La Comunità Europea ha proprie sedi di rappresentanza alle isole Barbados (44 dipendenti, costo 5.886.666 euro), che cura i rapporti UE-Caraibi, ed alle Isole Figi (33 dipendenti, costo 3.146.930 euro), che invece si dedica all’area del Pacifico. Scelte di rappresentanza e susseguenti costi giudicati da alcuni europarlamentari fuori luogo ed eccessivi. L’UE ha 130 delegazioni, una sorta di ambasciate, che curano, presso il paese o la regione accreditate, gli interessi e la rappresentanza dei paesi comunitari, e sono sparse per il mondo, in sedi anche meno esotiche, ad esempio l’Afghanistan ed il Burkina Faso.

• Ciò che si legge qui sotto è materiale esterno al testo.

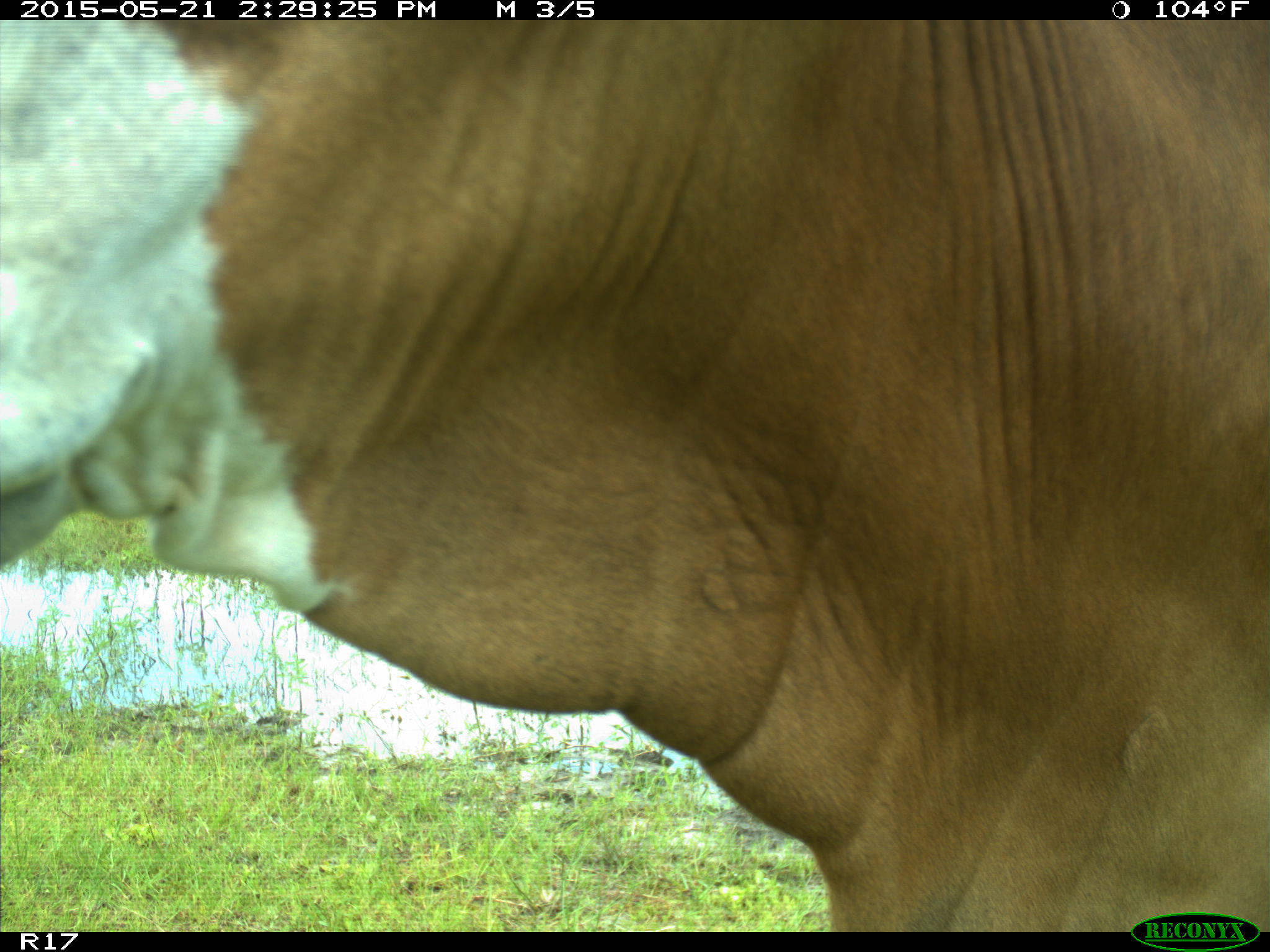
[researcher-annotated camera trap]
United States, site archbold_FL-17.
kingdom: Animalia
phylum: Chordata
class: Mammalia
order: Artiodactyla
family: Bovidae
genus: Bos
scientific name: Bos taurus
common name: domestic cow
Bos taurus (domestic cow).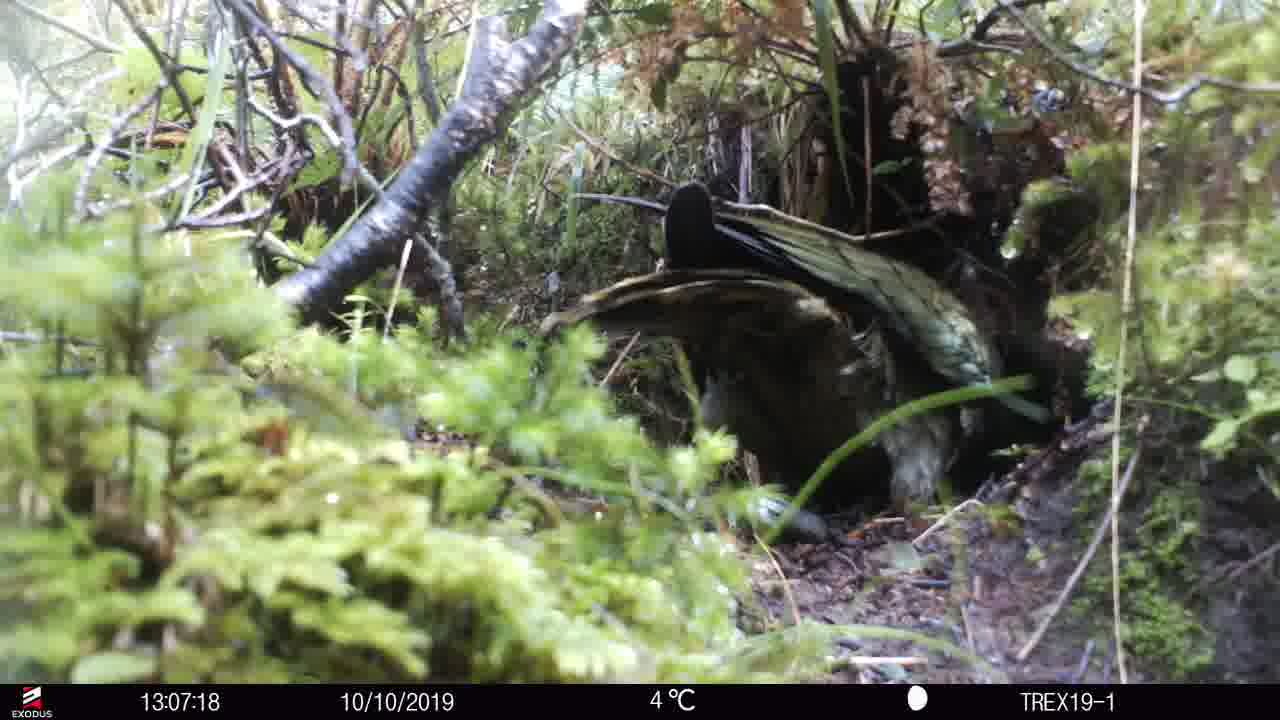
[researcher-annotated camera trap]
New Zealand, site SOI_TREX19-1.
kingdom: Animalia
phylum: Chordata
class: Aves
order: Psittaciformes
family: Strigopidae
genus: Nestor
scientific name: Nestor notabilis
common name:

Al centro delle critiche anche la nuovissima sede a Bruxelles dell’Eeas (il servizio si azione esterna europea), costo dell’affitto, 12 milioni di euro l’anno. Ma di cosa si sono occupate alcune delle sedi di rappresentanza al centro delle critiche? Quella delle Barbados, che opera anche per Antigua e Saint Lucia, ha celebrato la Festa dell’Europa, festa organizzata anche nel Pacifico, dalla sede di Figi, qui però i delegati comunitari si sono attivati anche per far accordare un contributo UE di 9 milioni per un piano per il mercato dei beni agricoli che coinvolgerà vari paesi della regione ed inoltre hanno inviato le congratulazioni al nuovo premier dell’isola di Niue.